Did you know…..

Many companies, or even whole industries, offer their customers loyalty award-based incentives programs. These programs, such as the “Frequent Flyer” and “Fly Buys” schemes, are designed to reward customers for purchasing or using a company’s goods and services (or indeed, those of its affiliates).

As a result of one particular court case, the Tax Office has come to accept that flight rewards received by employees in their personal capacities in respect of expenditure paid by their employer are not assessable income.

The tax treatment is based on the court’s decision that flight rewards received by an individual who provides services, or who has received the reward because of “business expenditure”, are not assessable as the reward arises from the personal (that is, non service/non business) contractual relationship with the rewards program administrator.

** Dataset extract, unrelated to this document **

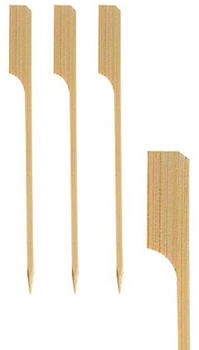 Papstar Fingerfood-Spieße "Golf" 12 cm "pure" (16730)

The case in question dealt with the situation where an employee who had accumulated points as a result of travel on behalf of her employer converted those points into airline tickets for her parents (the points were not convertible to cash). The court held that the points related to her membership of the program, and there was no contractual relationship between the employer and the program administrator. Consequently it was irrelevant that the employer had paid for the cost of the original travel.

An exception to this tax treatment however would be where a person renders a service on the basis that there will be an entitlement to a flight reward — that is, a person enters into a service contract understanding they will receive rewards.

The Tax Office also accepts that with consumer loyalty programs such as Fly Buys, aimed primarily at domestic purchases by an employee, no amount is assessable income. It has however stated that it may take a different view of situations where the reward accumulated in a year exceeds 250,000 points as a result of a business relationship or business expenditure, and the arrangement has no commercial purpose other than to allow the recipient to receive reward points.